--- Start of EXCERPT PROVIDED ---
A brevet field officer of the marine corps, commanding a separate post, without a command equal to his brevet rank, is not entitled to brevet pay and emoluments. But if such brevet officer is a captain in the line of his corps, and in the actual command of a company, whether he is in the command of a post or not, he is entitled to the compensation given by the 2d section of the Act of the 2d March, 1827.

This case came up on a certificate of division from the Circuit Court of the United States for the District of Massachusetts. It was to test the right of the defendant in error, who was also the defendant below, to certain pay, allowances, and emoluments, which he claimed as being an officer of the marine corps. The questions which were certified to this court were the following:

"1. Whether a brevet field officer of the marine corps is by law entitled to receive the pay and rations of his brevet rank by reason of his commanding a separate post or station, although the force under his command should not be such as would by law, or by such regulations as have in this respect and for the time the force of law, entitle a brevet field officer of infantry of a similar grade to brevet pay and rations.

"2. Whether the provision respecting brevet pay and rations in the 3d section of the Act of 1818, chap. 117, is repealed by the Act of 1834, chap. 132.

"3. Whether by force of the Act of 1834, chap. 132, the joint resolution of the two houses of Congress of the 25th of May, 1832, respecting the pay and emoluments of the marine corps, is repealed.

"4. Whether by force of the army regulation. numbered 1125, authorizing the issues of double rations to officers commanding departments, posts, and arsenals, a brevet field officer of marines, commanding a separate post or station, is entitled to double rations.

"5. Whether the additional fact of appropria tions having been made by Congress for such double rations, entitles such marine officer to receive the same for the years for which such appropriations are made.

"6. Whether a brevet field officer of the marine corps, commanding a separate post, and receiving his brevet pay and emoluments, but being a captain in the line, is entitled to the ten dollars a month additional compensa- [*558 tion for responsibility of clothing, &c., under the Act of 1834, chap. rine corps the Act of 1827, chap., 199." applying to the ma

There was a statement of facts agreed upon in the court below, the only parts of which that bear upon the certified questions are the following:

"It is further agreed that Colonel Freeman was commissioned a captain in the line of the marine corps on the 17th of July, 1821, and on that lineal rank he was commissioned a lieutenant-colonel by brevet on the 17th of July 1831, and on the 30th of June, 1834, he was

commissioned a major in the line of the marine

corps.
--- End of EXCERPT PROVIDED ---
--- Start of DATA EXTRACT ---
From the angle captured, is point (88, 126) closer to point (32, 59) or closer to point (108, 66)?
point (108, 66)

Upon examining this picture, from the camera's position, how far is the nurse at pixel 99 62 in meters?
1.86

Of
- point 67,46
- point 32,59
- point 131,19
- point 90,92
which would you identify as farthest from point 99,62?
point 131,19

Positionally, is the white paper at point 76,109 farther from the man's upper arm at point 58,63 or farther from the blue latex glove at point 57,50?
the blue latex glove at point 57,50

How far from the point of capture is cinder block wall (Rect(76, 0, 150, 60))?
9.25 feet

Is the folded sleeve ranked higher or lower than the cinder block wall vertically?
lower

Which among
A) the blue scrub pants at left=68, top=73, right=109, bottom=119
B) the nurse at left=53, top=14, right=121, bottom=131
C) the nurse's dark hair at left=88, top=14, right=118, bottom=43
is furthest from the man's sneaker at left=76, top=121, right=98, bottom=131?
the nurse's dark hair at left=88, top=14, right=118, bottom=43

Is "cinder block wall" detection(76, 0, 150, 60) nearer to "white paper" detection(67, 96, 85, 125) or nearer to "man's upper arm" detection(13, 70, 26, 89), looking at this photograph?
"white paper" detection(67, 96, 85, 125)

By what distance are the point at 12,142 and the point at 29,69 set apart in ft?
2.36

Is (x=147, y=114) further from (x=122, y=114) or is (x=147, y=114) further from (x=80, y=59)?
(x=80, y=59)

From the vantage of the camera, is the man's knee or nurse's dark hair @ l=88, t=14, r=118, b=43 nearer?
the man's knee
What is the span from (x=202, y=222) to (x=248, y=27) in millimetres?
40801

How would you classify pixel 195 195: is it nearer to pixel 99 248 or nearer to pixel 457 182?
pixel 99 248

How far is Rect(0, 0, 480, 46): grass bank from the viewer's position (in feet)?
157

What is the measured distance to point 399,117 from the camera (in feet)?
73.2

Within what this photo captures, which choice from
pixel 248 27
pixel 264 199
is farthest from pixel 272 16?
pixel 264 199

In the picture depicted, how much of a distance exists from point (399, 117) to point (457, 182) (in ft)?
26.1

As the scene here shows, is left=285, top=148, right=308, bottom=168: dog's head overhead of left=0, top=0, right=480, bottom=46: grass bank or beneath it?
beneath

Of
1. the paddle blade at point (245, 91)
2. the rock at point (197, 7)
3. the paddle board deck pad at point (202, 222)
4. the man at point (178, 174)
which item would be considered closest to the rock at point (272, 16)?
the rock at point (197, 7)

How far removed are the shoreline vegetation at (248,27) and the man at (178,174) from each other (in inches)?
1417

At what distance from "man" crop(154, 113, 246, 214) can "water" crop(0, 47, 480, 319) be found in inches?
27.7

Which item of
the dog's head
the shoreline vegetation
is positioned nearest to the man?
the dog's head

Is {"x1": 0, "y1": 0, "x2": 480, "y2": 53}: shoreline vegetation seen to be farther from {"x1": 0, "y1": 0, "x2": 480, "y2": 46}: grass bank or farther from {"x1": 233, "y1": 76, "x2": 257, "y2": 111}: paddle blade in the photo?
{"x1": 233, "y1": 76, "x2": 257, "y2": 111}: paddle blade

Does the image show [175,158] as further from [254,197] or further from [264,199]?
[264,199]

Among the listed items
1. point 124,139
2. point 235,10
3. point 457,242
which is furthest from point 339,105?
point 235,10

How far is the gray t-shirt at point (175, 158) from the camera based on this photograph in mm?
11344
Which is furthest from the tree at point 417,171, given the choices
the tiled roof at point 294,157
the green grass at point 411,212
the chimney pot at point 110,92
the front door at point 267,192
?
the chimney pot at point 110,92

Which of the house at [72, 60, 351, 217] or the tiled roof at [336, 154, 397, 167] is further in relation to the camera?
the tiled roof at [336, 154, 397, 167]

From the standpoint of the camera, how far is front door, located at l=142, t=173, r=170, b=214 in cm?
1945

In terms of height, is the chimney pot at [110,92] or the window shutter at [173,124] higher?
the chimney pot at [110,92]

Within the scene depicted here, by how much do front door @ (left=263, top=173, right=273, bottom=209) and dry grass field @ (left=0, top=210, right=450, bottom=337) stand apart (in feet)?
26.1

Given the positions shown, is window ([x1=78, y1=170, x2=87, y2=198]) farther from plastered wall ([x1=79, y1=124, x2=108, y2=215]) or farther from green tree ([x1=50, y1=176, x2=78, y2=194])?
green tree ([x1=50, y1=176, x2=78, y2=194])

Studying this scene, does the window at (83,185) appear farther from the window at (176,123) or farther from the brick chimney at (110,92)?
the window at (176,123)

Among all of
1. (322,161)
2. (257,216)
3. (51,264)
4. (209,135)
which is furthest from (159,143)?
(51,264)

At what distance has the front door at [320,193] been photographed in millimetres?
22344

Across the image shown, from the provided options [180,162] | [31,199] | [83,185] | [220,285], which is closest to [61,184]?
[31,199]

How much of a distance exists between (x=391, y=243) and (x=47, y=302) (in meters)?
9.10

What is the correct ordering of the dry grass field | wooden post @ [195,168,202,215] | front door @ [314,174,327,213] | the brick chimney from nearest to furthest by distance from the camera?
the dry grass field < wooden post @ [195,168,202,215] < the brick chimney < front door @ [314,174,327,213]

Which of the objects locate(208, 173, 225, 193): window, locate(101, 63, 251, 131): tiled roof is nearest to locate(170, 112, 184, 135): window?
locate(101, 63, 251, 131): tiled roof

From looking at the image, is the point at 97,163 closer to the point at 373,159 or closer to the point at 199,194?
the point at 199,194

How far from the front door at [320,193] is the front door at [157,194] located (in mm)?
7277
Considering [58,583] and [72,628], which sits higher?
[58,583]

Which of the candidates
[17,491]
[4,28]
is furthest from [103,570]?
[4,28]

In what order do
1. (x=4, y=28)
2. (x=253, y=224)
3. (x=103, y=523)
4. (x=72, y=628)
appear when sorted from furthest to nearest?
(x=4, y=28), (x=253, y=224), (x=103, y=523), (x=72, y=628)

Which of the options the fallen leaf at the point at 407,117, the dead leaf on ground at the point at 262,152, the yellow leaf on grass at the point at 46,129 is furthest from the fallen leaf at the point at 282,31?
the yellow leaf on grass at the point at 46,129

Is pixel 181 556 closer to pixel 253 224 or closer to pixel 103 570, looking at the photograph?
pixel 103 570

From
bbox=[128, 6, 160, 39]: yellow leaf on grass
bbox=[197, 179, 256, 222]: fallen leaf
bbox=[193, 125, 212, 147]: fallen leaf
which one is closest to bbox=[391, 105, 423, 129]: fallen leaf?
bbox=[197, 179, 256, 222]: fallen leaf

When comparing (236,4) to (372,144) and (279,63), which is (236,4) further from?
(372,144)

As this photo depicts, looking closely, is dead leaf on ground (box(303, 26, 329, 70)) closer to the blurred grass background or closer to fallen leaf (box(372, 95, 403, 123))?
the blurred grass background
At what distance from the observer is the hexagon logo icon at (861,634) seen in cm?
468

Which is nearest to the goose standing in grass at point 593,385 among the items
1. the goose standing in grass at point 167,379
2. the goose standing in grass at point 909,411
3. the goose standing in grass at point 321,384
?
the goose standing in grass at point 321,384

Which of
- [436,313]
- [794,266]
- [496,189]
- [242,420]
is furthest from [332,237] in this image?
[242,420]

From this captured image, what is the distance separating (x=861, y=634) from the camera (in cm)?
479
--- End of DATA EXTRACT ---
» PROMPT 1:
Turn the records into a Markdown table with the columns Row and Line, starting with the line with "Which is nearest" and going on through the last line of the records. Number each row and skip blank lines.
» PROMPT 2:
Write a continuation of the court case on a marine corps officer's brevet pay, picking up after its last sentence.

» EXPECTED OUTPUT 1:
| Row | Line |
|---|---|
| 1 | Which is nearest to the goose standing in grass at point 593,385 among the items |
| 2 | 1. the goose standing in grass at point 167,379 |
| 3 | 2. the goose standing in grass at point 909,411 |
| 4 | 3. the goose standing in grass at point 321,384 |
| 5 | ? |
| 6 | the goose standing in grass at point 321,384 |
| 7 | Which of |
| 8 | - [436,313] |
| 9 | - [794,266] |
| 10 | - [496,189] |
| 11 | - [242,420] |
| 12 | is furthest from [332,237] in this image? |
| 13 | [242,420] |
| 14 | From this captured image, what is the distance separating (x=861, y=634) from the camera (in cm)? |
| 15 | 479 |

» EXPECTED OUTPUT 2:
"Colonel Freeman files an account, in setoff against the United States, of $1,013.93, for brevet pay and rations while in command on the Boston station, the same being a separate station or detachment, under "the provision of the 3d section of an act of Congress of 16th April, 1814, for the augmentation of the marine corps. Said amount extends from the 30th of June, 1834, to the 1st of April, 1842, and has been presented to and disallowed by the fourth auditor.

"Said Freeman files an account also of $1,669 for double rations while in command on the Boston station, between the 30th of June, 1834, and the 1st of April, 1842, under a joint resolution of Congress of 25th May, 1832; which account has also been presented to and disallowed by the fourth auditor.

"Said Freeman files also an account of $354.69 for the responsibilities of clothing, &c., while a captain in the line of the marine corps, and in command of the marines on the Boston station, from the 17th of July, 1831, to the 30th of June, 1834, under an act of Congress of 30th June, 1834, making certain allowances, &c., to the captains and subalterns of the marine corps, as to officers of similar grades in the army, under an act of 2d March, 1827; which account has likewise been presented to and disallowed by the fourth auditor of the treasury, on the ground that the defendant received the pay of a grade higher than that of captain.

"It is further agreed that double rations have been paid heretofore and up to the 30th of June, 1834, to the officers of the marine corps, in the manner and as stated in the letter of the fourth auditor of date 27th of April, 1842, and marked B, and annexed; also, that estimates and appropriations were made, as stated in said letter, since 1834.

"Upon the foregoing facts, the case is submitted to the court; the accounts of the said several claims of the said Freeman to be adjusted hereafter by the officers of the treasury, if the same, or any portion of them, are found by the court to be legally due.

On the 16th of April, 1814, Congress passed an act (2 Story, 1414) "authorizing an augmentation of the marine corps, and for other purposes," the 3d section of which was exactly similar to the above, except that "officers of the marine corps" were substituted for "officers of the army," and that in the proviso the words "commanding separate stations or detachments" were substituted for "commanding separate posts, districts, or detachments."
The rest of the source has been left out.